Exercise description
Among the entries below, find each line holding "site" and return it.

Dataset
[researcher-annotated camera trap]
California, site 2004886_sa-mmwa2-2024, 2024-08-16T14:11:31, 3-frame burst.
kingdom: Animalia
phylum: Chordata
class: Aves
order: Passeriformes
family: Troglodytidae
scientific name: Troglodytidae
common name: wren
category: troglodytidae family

--

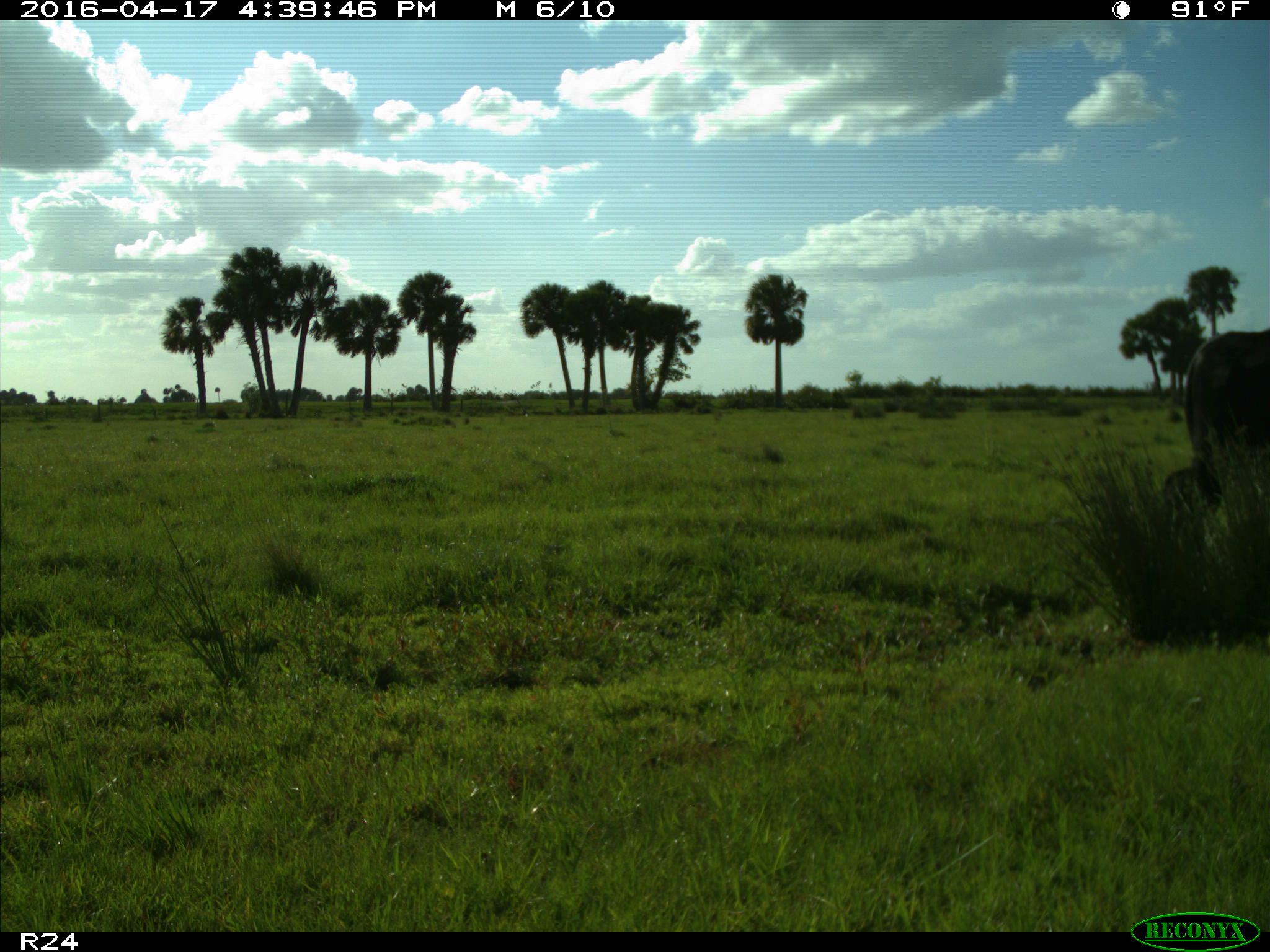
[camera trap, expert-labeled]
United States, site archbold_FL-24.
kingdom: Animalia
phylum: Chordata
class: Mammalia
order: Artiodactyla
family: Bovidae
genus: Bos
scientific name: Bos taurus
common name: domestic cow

--

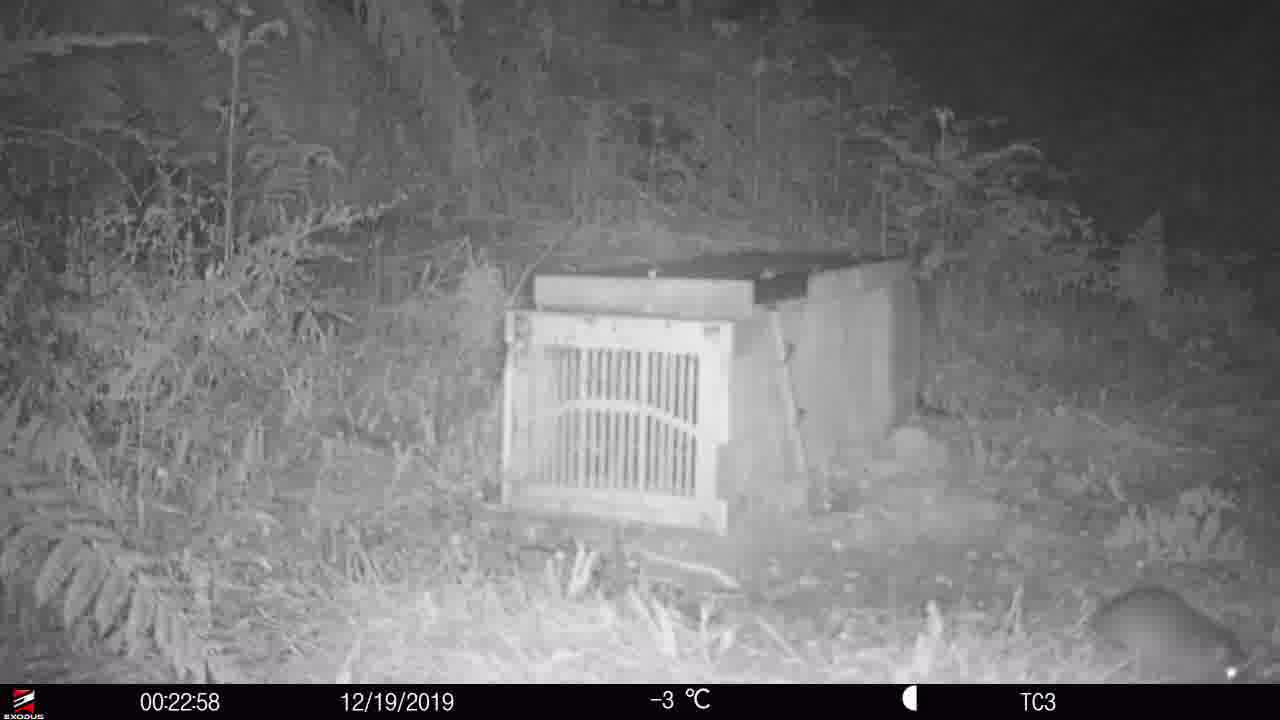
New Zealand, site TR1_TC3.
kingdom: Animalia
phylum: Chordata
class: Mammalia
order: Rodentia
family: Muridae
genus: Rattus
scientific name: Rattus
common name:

Answer box
California, site 2004886_sa-mmwa2-2024, 2024-08-16T14:11:31, 3-frame burst.
United States, site archbold_FL-24.
New Zealand, site TR1_TC3.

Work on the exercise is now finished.